Goal of the exercise:
Without the pictures, set down every line of the data exactly.

(Data provided)

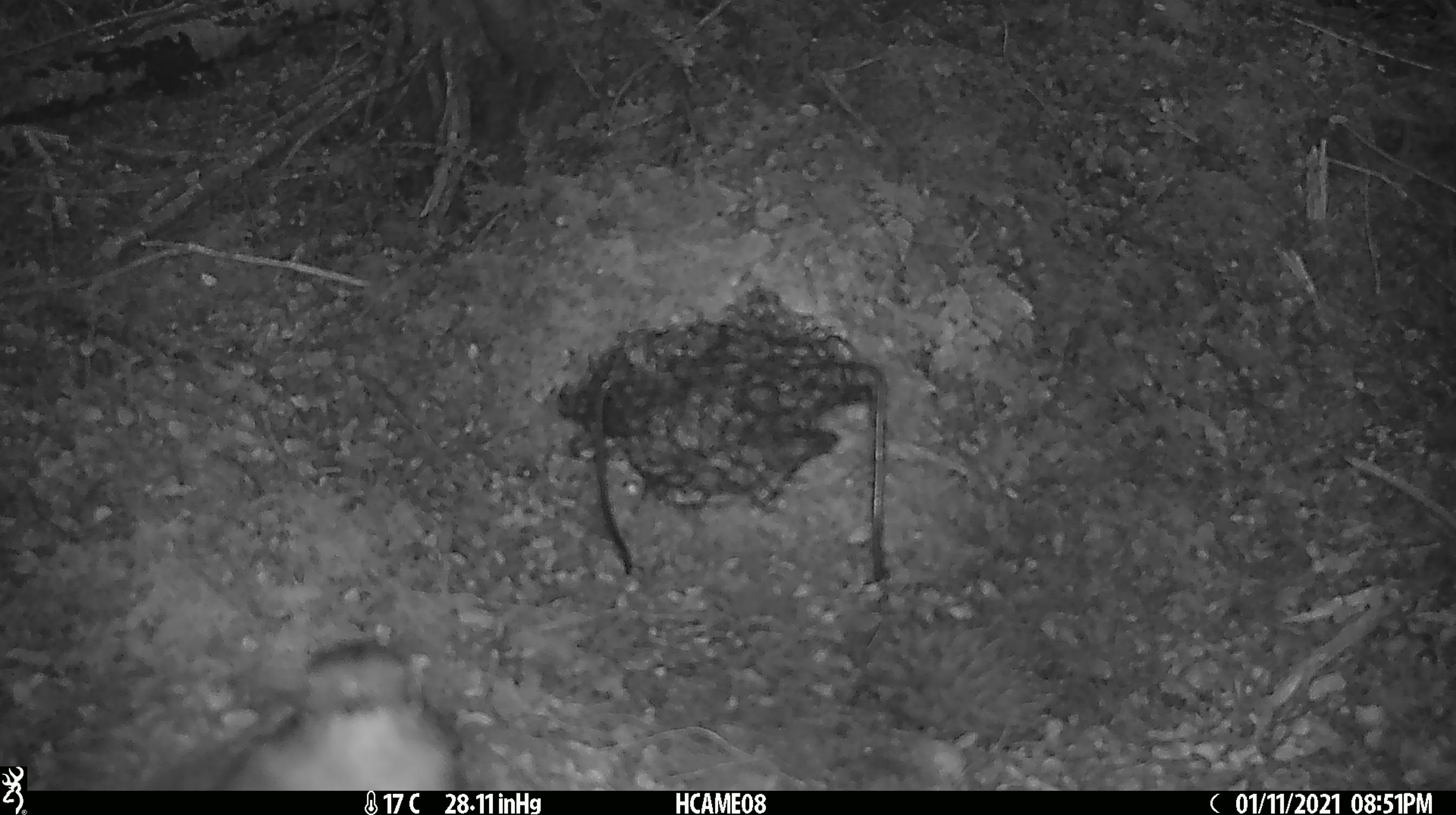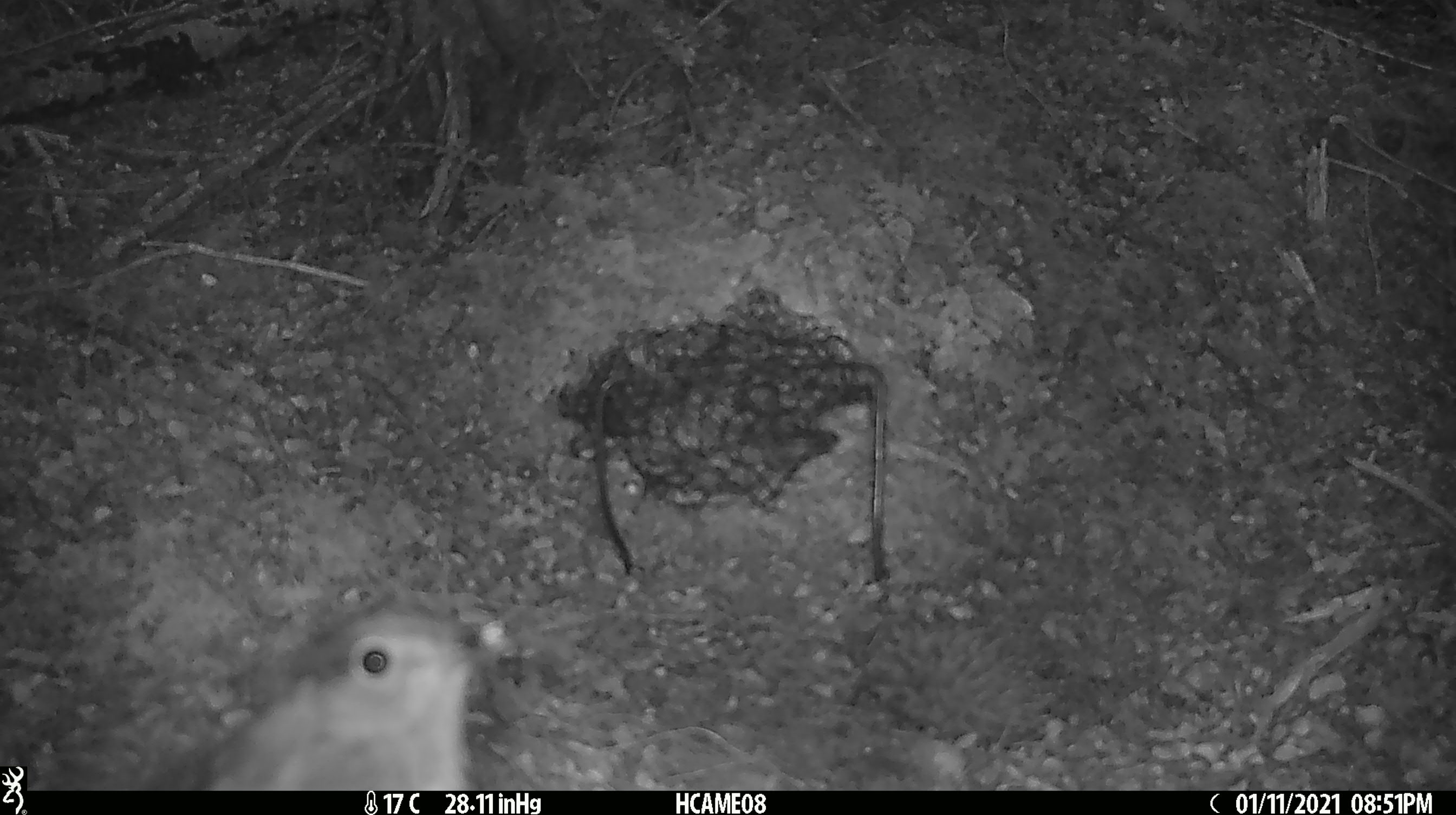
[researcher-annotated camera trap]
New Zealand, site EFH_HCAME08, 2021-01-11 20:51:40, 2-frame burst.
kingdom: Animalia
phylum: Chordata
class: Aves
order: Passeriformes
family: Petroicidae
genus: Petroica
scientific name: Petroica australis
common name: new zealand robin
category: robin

(End Data provided)

Task solution:
[researcher-annotated camera trap]
New Zealand, site EFH_HCAME08, 2021-01-11 20:51:40, 2-frame burst.
kingdom: Animalia
phylum: Chordata
class: Aves
order: Passeriformes
family: Petroicidae
genus: Petroica
scientific name: Petroica australis
common name: new zealand robin
category: robin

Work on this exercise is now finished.